Zainab Olaitan

Zainab Monisola Olaitan, from Nigeria, is a 2022 MMEG grantee who used the award to complete her doctoral degree at the University of Pretoria in record time (2.5 years) by the age of 27. She is currently a post-doctoral fellow at the Centre for Human Rights at the University of Pretoria.

Zainab’s research spans several areas, with an overall focus on women’s representation across different spheres. For her master’s, she investigated how women transformed  themselves from victims of war in Sierra Leone into participants in peace building, as well as the limitations to that involvement often created by male-dominated institutions.

In her doctoral thesis, she examined the impact that gender quotas and female numeric participation in politics has on women’s lives in South Africa and Botswana. Her research questioned the assumption that the involvement of politically engaged women has an obvious positive effect on women generally. She appreciates the value of applied research, creating connections between research at the local level and the development of regional and national policies.

Finally, Zainab’s current research as a post-doctoral fellow focuses on the role of women’s political participation in the implementation of sexual and reproductive health and rights across Africa.

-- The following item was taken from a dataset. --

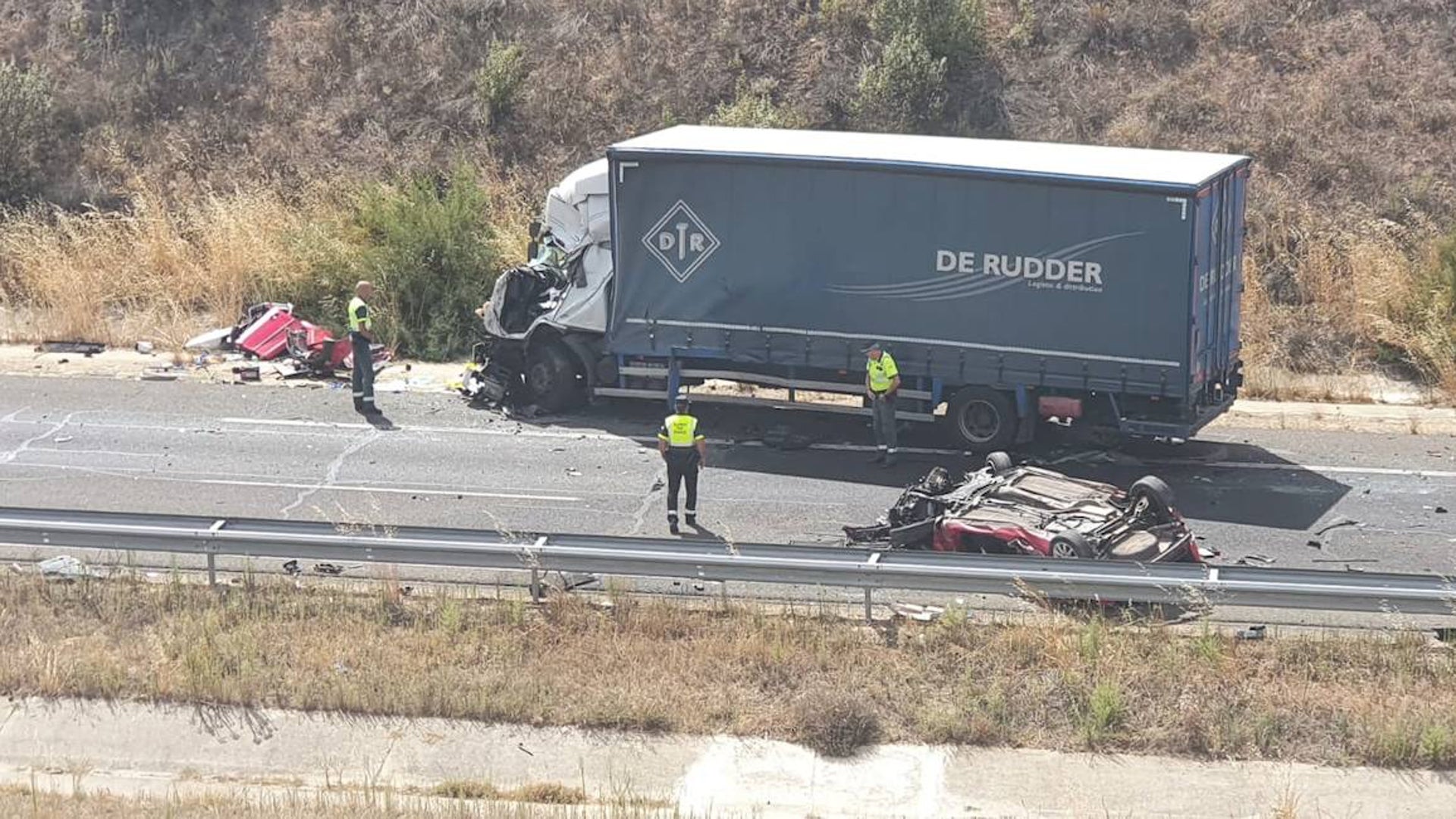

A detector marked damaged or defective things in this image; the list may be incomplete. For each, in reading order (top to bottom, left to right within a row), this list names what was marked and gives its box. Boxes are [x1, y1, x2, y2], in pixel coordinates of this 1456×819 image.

crushed truck cab [469, 125, 1252, 446]
overturned red car [850, 451, 1200, 559]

During her career as a scholar, Zainab has received scholarships from the Mandela Rhodes Foundation, the Mastercard Foundation, and the University of Pretoria Postgraduate Doctoral Scholarship to support her academic and research journey. She is a prolific writer, with many academic articles to her credit.

Zainab is deeply concerned by the current growth of anti-human rights legislation on the continent, for example the new laws against LGBTQ people in Uganda and Ghana and the attempt in The Gambia to reverse the prohibition against FGM. In 2023 she presented a paper on the role of parliamentarians in repealing anti-rights legislation at a conference on the protection of sexual and gender minorities organized by the Centre for Human Rights. She intends to do further research on the negative consequences of anti-rights legislation in Africa.

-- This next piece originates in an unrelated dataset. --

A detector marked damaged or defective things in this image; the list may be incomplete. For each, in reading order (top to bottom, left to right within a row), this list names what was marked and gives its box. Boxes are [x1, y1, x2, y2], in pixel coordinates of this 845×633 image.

Zainab says that the MMEG grant was instrumental in enabling her to complete her PhD in record time. This has consolidated her academic career especially in the human rights space, where she engages in research, teaching, and publishing to advance the protection and promotion of human rights in an environment that can seem increasingly hostile. MMEG is proud to have supported the early stages of what we believe will be a long and illustrious career.

Zainab keeps in touch with her high school, Ogijo Community High School, via the school’s alumni association, which raises money for new facilities and organizes extra-curricular talks for the students. Importantly, she serves as a role model for girls of what is possible in their futures and visits in person when she visits her home town of Oglijo in Nigeria’s Ogun state.  She was a star debater at school and was the best female debater at the 2015 and 2016 All-Nigeria Universities Debating Championships (ANUDC). This skill has served her well in all her public-speaking engagements, notably at academic conferences and lectures.

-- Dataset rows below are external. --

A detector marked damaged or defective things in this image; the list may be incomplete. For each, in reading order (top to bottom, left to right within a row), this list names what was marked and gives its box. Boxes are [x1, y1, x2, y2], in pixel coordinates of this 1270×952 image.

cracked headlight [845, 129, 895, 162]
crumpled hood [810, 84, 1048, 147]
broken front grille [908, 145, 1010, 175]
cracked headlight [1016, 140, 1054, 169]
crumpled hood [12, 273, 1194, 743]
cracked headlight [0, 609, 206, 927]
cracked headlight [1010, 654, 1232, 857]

During the pandemic lockdown in 2020, Zainab and her friend Simotwo Zainabu launched AfroTada (Africa Awakening), an online platform that aims to curate and preserve African stories and content. The whole project is currently volunteer-managed and run, with the ambition of keeping the digital library access free and available to everyone.  The easy-to-navigate platform AfroTada is not only a knowledge library but also a learning space for volunteers to develop and consolidate their technical skills, which has translated into them getting jobs in the tech world. The latest iteration of the website was launched in early 2024, and it is open to contributions from all over Africa. Writers can sign up on the system and write/upload their articles, which are then reviewed for suitability by a team of editors. Zainab observes that Afro Tada’s vision is “audacious” in scale, so different categories are being introduced incrementally to achieve the original broad vision. Additionally, to sustain AfroTada, Zainab and Simotwo are working on getting grants and funding.

Zainab is a dynamo, already excelling in many areas at a young age. MMEG looks forward to seeing what she will do next.